He’s been thinking about it a lot lately, but the more Kageyama does the more it feels transient against his fingers. Tracing everything back to one seed, back to where this – where they began – he wonders when night training suddenly turned into sleepovers, insults thrown back and forth on court into quiet gazes, when _his_ dream became _theirs_ , and it was no longer a matter of who was faster, sharper, better, after it dawned that they were never meant to be two separate halves but _one_.

(Perhaps it had transpired the day Kageyama turned to Hinata grinning at him, and he’d blinked with a start, realizing he was looking at a mirror.)

 

* * *

 

Turns out, Hinata Shouyou is as brilliant with animals just as he is with people.

That being said, the flipside of the matter is just as true, and Kageyama should never be allowed within a 10-foot radius of any animal ever again.

Twenty minutes into their very first, very official date, Kageyama has already threatened the monkeys with his straw after they snatched his juice carton from between the bars, screamed obscenities at the three ostriches who thought Kageyama’s hair was a mop of something delicious, and very nearly chased an entire family of penguins back underwater for merely existing, had the zookeepers failed to hold the boy back from jumping over the fence.

“They looked at me funny,” he’d said, as if that justified everything. By the time the tiny screaming train of kindergartners had long vacated the area, much to Kageyama’s relief, Hinata was starting to seriously question his decision to come visit the zoo. Except, that would be like admitting defeat, and he was definitely not going to lose.

“You’re such a baby,” Hinata tells him instead. “Wuss,” he throws in for good measure.

“Shut up. I don’t like animals,” Kageyama replies, terse.

“Yeah, I don’t think they like you very much either,” he grins. “Also, you need to work on that smile. Your face is probably scaring them away.”
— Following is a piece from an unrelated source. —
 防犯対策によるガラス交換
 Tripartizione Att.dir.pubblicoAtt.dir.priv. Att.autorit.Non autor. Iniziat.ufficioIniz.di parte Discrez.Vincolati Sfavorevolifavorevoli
“Do I look like I care? I can’t believe I agreed to this.”

Hinata’s about to start a speech about how long he’d wanted to go, and how he’d won that bet 15-14 fair and square so Kageyama has no choice and absolutely no say in the matter, and he needed to man the hell up because the zoo is a beautiful, beautiful wild haven – and then he sees it.

He makes an unintelligible little sound in his throat and shrieks: _“Horses!”_

Which more or less explains Kageyama’s current predicament.

“I can’t believe I agreed to this,” he repeats, and knows beyond all doubt that it is over for him. The horse in question is admittedly quite beautiful; its hide is a golden brown, its tail long and white like it was dipped in cream. They’re sharing it because it’s the only horse left unperturbed by Kageyama’s existence; plus, it was that or the pony, and they’d spent roughly about five minutes jostling each other on the grass for the horse, until Kageyama regained a sliver of common decency and called it a draw, for now. It neighs softly as Hinata scratches its chin and brings his legs over its back; Kageyama throws it the sourest look he can manage before Hinata loses his patience and pulls him up.

He’s still making the same face when the zookeeper unties the ropes from the pole, and, as if sensing his freedom approaching, the animal kicks up on his back legs with a wild noise, sending Kageyama scrabbling frantically around Hinata’s waist with a dignified yelp.

“Whooaaa girl, easy, easy!” Thankfully, Hinata manages to calm the horse into stillness with three pats on the side of its neck. A fragile moment later Kageyama finds himself with his arms twined around Hinata’s chest, pressed tightly against his back, his breathing ragged against his nape and – well, the whole thing couldn’t really be more awkward actually.

“Ahhhhhhh _yeah_ ,” Kageyama says lamely, moving to untangle himself from Hinata, from existence. His pulse is absolutely roaring in his ears, he knows Hinata knows, and he would very much like to go walk himself to the bottom of a lake right now.

Except Hinata doesn’t quite let him, grabbing his hands in place. “Don’t you dare run away!” he cries, with that annoyingly determined face he always makes when he wants something. It’s apparently the right thing to say, because in the next moment Kageyama’s face has aligned itself right into Hinata’s wavelength.

“Please, if anyone’s gonna run away, it’s you,” he scoffs, righting himself, the top of Hinata’s head tickling his chin.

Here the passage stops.